Let us check the consistency in correlation in time for the assets that have high correlation between them. We set the threshold of 0.75 and shortlist the pairs that have correlation number higher than this.

* Bitcoin Cash - Litecoin
* Bitcoin - Litecoin
* Bitcoin - Ethereum
* Ethereum - Litecoin

In [None]:
pairs_assets = [('Bitcoin Cash', 'Litecoin'), ('Bitcoin', 'Litecoin'), ('Bitcoin', 'Ethereum'), ('Ethereum', 'Litecoin')]

In [None]:
print(pairs_assets)

In [None]:
good_pairs = len(pairs_assets)

fig, ax = plt.subplots(nrows=good_pairs, ncols=1)

count = 0

for i in range(good_pairs):
    df_1 = df[df['Asset_Name'] == pairs_assets[i][0]]
    lret_df_1 = log_return(df_1.Close)[1:]
    lret_df_1.rename('lret_df_1', inplace=True)
    
    df_2 = df[df['Asset_Name'] == pairs_assets[i][1]]
    lret_df_2 = log_return(df_2.Close)[1:]
    lret_df_2.rename('lret_df_2', inplace=True)
    
    two_assets = pd.concat([lret_df_1, lret_df_2], axis=1)
    two_assets.reset_index(inplace = True)
    
    two_assets['timestamp'] = two_assets.timestamp.astype('int64') // 10**9
    two_assets.set_index('timestamp')
    
    # group consecutive rows and use .corr() for correlation between columns
    corr_time = two_assets.groupby(two_assets.index//(1000*20)).corr().loc[:,"lret_df_1"].loc[:,"lret_df_2"]

    #corr_time.plot()
    corr_time.plot(figsize = (15, 25), linewidth = 1.5, ax = ax[count], label = str(pairs_assets[i]), color = 'r')
    ax[count].legend(loc='upper left')
    ax[count].set_xlabel('TimeStamp')
    ax[count].set_ylabel("Correlation Coefficient")
    ax[count].set_title("Correlation between the two assets"+str(pairs_assets[i]))
    ax[count].grid()
    
    count = count + 1
    
    del(df_1)
    del(df_2)
    del(lret_df_1)
    del(lret_df_2)
    del(two_assets)
    del(corr_time)

Interestingly ! They have different correlation numbers in time but they have a very similar pattern.
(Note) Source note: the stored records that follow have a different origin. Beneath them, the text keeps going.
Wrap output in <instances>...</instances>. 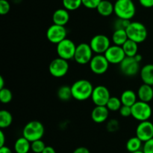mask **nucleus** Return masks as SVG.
I'll return each instance as SVG.
<instances>
[{
  "label": "nucleus",
  "instance_id": "nucleus-10",
  "mask_svg": "<svg viewBox=\"0 0 153 153\" xmlns=\"http://www.w3.org/2000/svg\"><path fill=\"white\" fill-rule=\"evenodd\" d=\"M67 31L65 26L52 24L46 31V38L52 44H58L60 42L67 38Z\"/></svg>",
  "mask_w": 153,
  "mask_h": 153
},
{
  "label": "nucleus",
  "instance_id": "nucleus-31",
  "mask_svg": "<svg viewBox=\"0 0 153 153\" xmlns=\"http://www.w3.org/2000/svg\"><path fill=\"white\" fill-rule=\"evenodd\" d=\"M46 147V146L42 140H37L31 142V150L34 153H42Z\"/></svg>",
  "mask_w": 153,
  "mask_h": 153
},
{
  "label": "nucleus",
  "instance_id": "nucleus-29",
  "mask_svg": "<svg viewBox=\"0 0 153 153\" xmlns=\"http://www.w3.org/2000/svg\"><path fill=\"white\" fill-rule=\"evenodd\" d=\"M64 8L67 10H76L82 5V0H62Z\"/></svg>",
  "mask_w": 153,
  "mask_h": 153
},
{
  "label": "nucleus",
  "instance_id": "nucleus-44",
  "mask_svg": "<svg viewBox=\"0 0 153 153\" xmlns=\"http://www.w3.org/2000/svg\"><path fill=\"white\" fill-rule=\"evenodd\" d=\"M134 58H135V59L137 60V61L139 63H140V62H141V60H142V56L140 55V54L137 53V55H136L135 56H134Z\"/></svg>",
  "mask_w": 153,
  "mask_h": 153
},
{
  "label": "nucleus",
  "instance_id": "nucleus-46",
  "mask_svg": "<svg viewBox=\"0 0 153 153\" xmlns=\"http://www.w3.org/2000/svg\"><path fill=\"white\" fill-rule=\"evenodd\" d=\"M115 1H117V0H115Z\"/></svg>",
  "mask_w": 153,
  "mask_h": 153
},
{
  "label": "nucleus",
  "instance_id": "nucleus-33",
  "mask_svg": "<svg viewBox=\"0 0 153 153\" xmlns=\"http://www.w3.org/2000/svg\"><path fill=\"white\" fill-rule=\"evenodd\" d=\"M102 0H82V5L88 9H97Z\"/></svg>",
  "mask_w": 153,
  "mask_h": 153
},
{
  "label": "nucleus",
  "instance_id": "nucleus-17",
  "mask_svg": "<svg viewBox=\"0 0 153 153\" xmlns=\"http://www.w3.org/2000/svg\"><path fill=\"white\" fill-rule=\"evenodd\" d=\"M70 20L69 10L65 8H59L55 10L52 15V21L54 24L65 26Z\"/></svg>",
  "mask_w": 153,
  "mask_h": 153
},
{
  "label": "nucleus",
  "instance_id": "nucleus-40",
  "mask_svg": "<svg viewBox=\"0 0 153 153\" xmlns=\"http://www.w3.org/2000/svg\"><path fill=\"white\" fill-rule=\"evenodd\" d=\"M5 142V136L2 130H0V147L4 146Z\"/></svg>",
  "mask_w": 153,
  "mask_h": 153
},
{
  "label": "nucleus",
  "instance_id": "nucleus-15",
  "mask_svg": "<svg viewBox=\"0 0 153 153\" xmlns=\"http://www.w3.org/2000/svg\"><path fill=\"white\" fill-rule=\"evenodd\" d=\"M136 136L145 142L153 138V123L149 120L140 122L136 128Z\"/></svg>",
  "mask_w": 153,
  "mask_h": 153
},
{
  "label": "nucleus",
  "instance_id": "nucleus-12",
  "mask_svg": "<svg viewBox=\"0 0 153 153\" xmlns=\"http://www.w3.org/2000/svg\"><path fill=\"white\" fill-rule=\"evenodd\" d=\"M110 98V92L105 86L100 85L94 88L91 99L96 106H106Z\"/></svg>",
  "mask_w": 153,
  "mask_h": 153
},
{
  "label": "nucleus",
  "instance_id": "nucleus-7",
  "mask_svg": "<svg viewBox=\"0 0 153 153\" xmlns=\"http://www.w3.org/2000/svg\"><path fill=\"white\" fill-rule=\"evenodd\" d=\"M70 66L67 60L61 58L60 57L54 58L49 65V70L52 76L56 78H61L65 76L68 72Z\"/></svg>",
  "mask_w": 153,
  "mask_h": 153
},
{
  "label": "nucleus",
  "instance_id": "nucleus-27",
  "mask_svg": "<svg viewBox=\"0 0 153 153\" xmlns=\"http://www.w3.org/2000/svg\"><path fill=\"white\" fill-rule=\"evenodd\" d=\"M58 98L62 101H68L73 98L72 95L71 86H62L60 87L57 92Z\"/></svg>",
  "mask_w": 153,
  "mask_h": 153
},
{
  "label": "nucleus",
  "instance_id": "nucleus-36",
  "mask_svg": "<svg viewBox=\"0 0 153 153\" xmlns=\"http://www.w3.org/2000/svg\"><path fill=\"white\" fill-rule=\"evenodd\" d=\"M120 114L123 117H128L131 116V106L123 105L119 110Z\"/></svg>",
  "mask_w": 153,
  "mask_h": 153
},
{
  "label": "nucleus",
  "instance_id": "nucleus-42",
  "mask_svg": "<svg viewBox=\"0 0 153 153\" xmlns=\"http://www.w3.org/2000/svg\"><path fill=\"white\" fill-rule=\"evenodd\" d=\"M0 153H13L11 149L9 147L4 146L0 147Z\"/></svg>",
  "mask_w": 153,
  "mask_h": 153
},
{
  "label": "nucleus",
  "instance_id": "nucleus-2",
  "mask_svg": "<svg viewBox=\"0 0 153 153\" xmlns=\"http://www.w3.org/2000/svg\"><path fill=\"white\" fill-rule=\"evenodd\" d=\"M114 4L117 18L131 20L135 15L136 7L132 0H117Z\"/></svg>",
  "mask_w": 153,
  "mask_h": 153
},
{
  "label": "nucleus",
  "instance_id": "nucleus-14",
  "mask_svg": "<svg viewBox=\"0 0 153 153\" xmlns=\"http://www.w3.org/2000/svg\"><path fill=\"white\" fill-rule=\"evenodd\" d=\"M104 55L108 62L113 64H120L126 58V54L122 46L114 44L111 45Z\"/></svg>",
  "mask_w": 153,
  "mask_h": 153
},
{
  "label": "nucleus",
  "instance_id": "nucleus-4",
  "mask_svg": "<svg viewBox=\"0 0 153 153\" xmlns=\"http://www.w3.org/2000/svg\"><path fill=\"white\" fill-rule=\"evenodd\" d=\"M126 33L128 39L137 44L145 41L148 35L147 28L144 24L137 21L131 22L126 28Z\"/></svg>",
  "mask_w": 153,
  "mask_h": 153
},
{
  "label": "nucleus",
  "instance_id": "nucleus-18",
  "mask_svg": "<svg viewBox=\"0 0 153 153\" xmlns=\"http://www.w3.org/2000/svg\"><path fill=\"white\" fill-rule=\"evenodd\" d=\"M137 98L139 100L149 103L153 99L152 86L143 83L137 90Z\"/></svg>",
  "mask_w": 153,
  "mask_h": 153
},
{
  "label": "nucleus",
  "instance_id": "nucleus-22",
  "mask_svg": "<svg viewBox=\"0 0 153 153\" xmlns=\"http://www.w3.org/2000/svg\"><path fill=\"white\" fill-rule=\"evenodd\" d=\"M137 94L131 89L125 90L120 96V100L123 105L128 106H132L137 101Z\"/></svg>",
  "mask_w": 153,
  "mask_h": 153
},
{
  "label": "nucleus",
  "instance_id": "nucleus-37",
  "mask_svg": "<svg viewBox=\"0 0 153 153\" xmlns=\"http://www.w3.org/2000/svg\"><path fill=\"white\" fill-rule=\"evenodd\" d=\"M143 151L144 153H153V138L144 142Z\"/></svg>",
  "mask_w": 153,
  "mask_h": 153
},
{
  "label": "nucleus",
  "instance_id": "nucleus-20",
  "mask_svg": "<svg viewBox=\"0 0 153 153\" xmlns=\"http://www.w3.org/2000/svg\"><path fill=\"white\" fill-rule=\"evenodd\" d=\"M98 13L102 16H109L114 13V4L108 0H102L97 6Z\"/></svg>",
  "mask_w": 153,
  "mask_h": 153
},
{
  "label": "nucleus",
  "instance_id": "nucleus-11",
  "mask_svg": "<svg viewBox=\"0 0 153 153\" xmlns=\"http://www.w3.org/2000/svg\"><path fill=\"white\" fill-rule=\"evenodd\" d=\"M109 64L110 63L104 54H96V56H93L89 63L91 71L97 75H101L105 73L108 69Z\"/></svg>",
  "mask_w": 153,
  "mask_h": 153
},
{
  "label": "nucleus",
  "instance_id": "nucleus-3",
  "mask_svg": "<svg viewBox=\"0 0 153 153\" xmlns=\"http://www.w3.org/2000/svg\"><path fill=\"white\" fill-rule=\"evenodd\" d=\"M45 128L40 122L33 120L27 123L22 130V136L30 142L41 140L44 135Z\"/></svg>",
  "mask_w": 153,
  "mask_h": 153
},
{
  "label": "nucleus",
  "instance_id": "nucleus-23",
  "mask_svg": "<svg viewBox=\"0 0 153 153\" xmlns=\"http://www.w3.org/2000/svg\"><path fill=\"white\" fill-rule=\"evenodd\" d=\"M128 39L126 30L125 29H115L112 34V41L114 44L117 46H122Z\"/></svg>",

We can:
* Make finer the granularity level by wich the timestamps are grouped and check to what extent it holds.
* Decrease the threshold on the correlation computed on the latest sample to include more pairs in the list and see how the pattern varies.
* In the time window where these assets-pairs have low correlations, which other assets show higher correlation to these assets.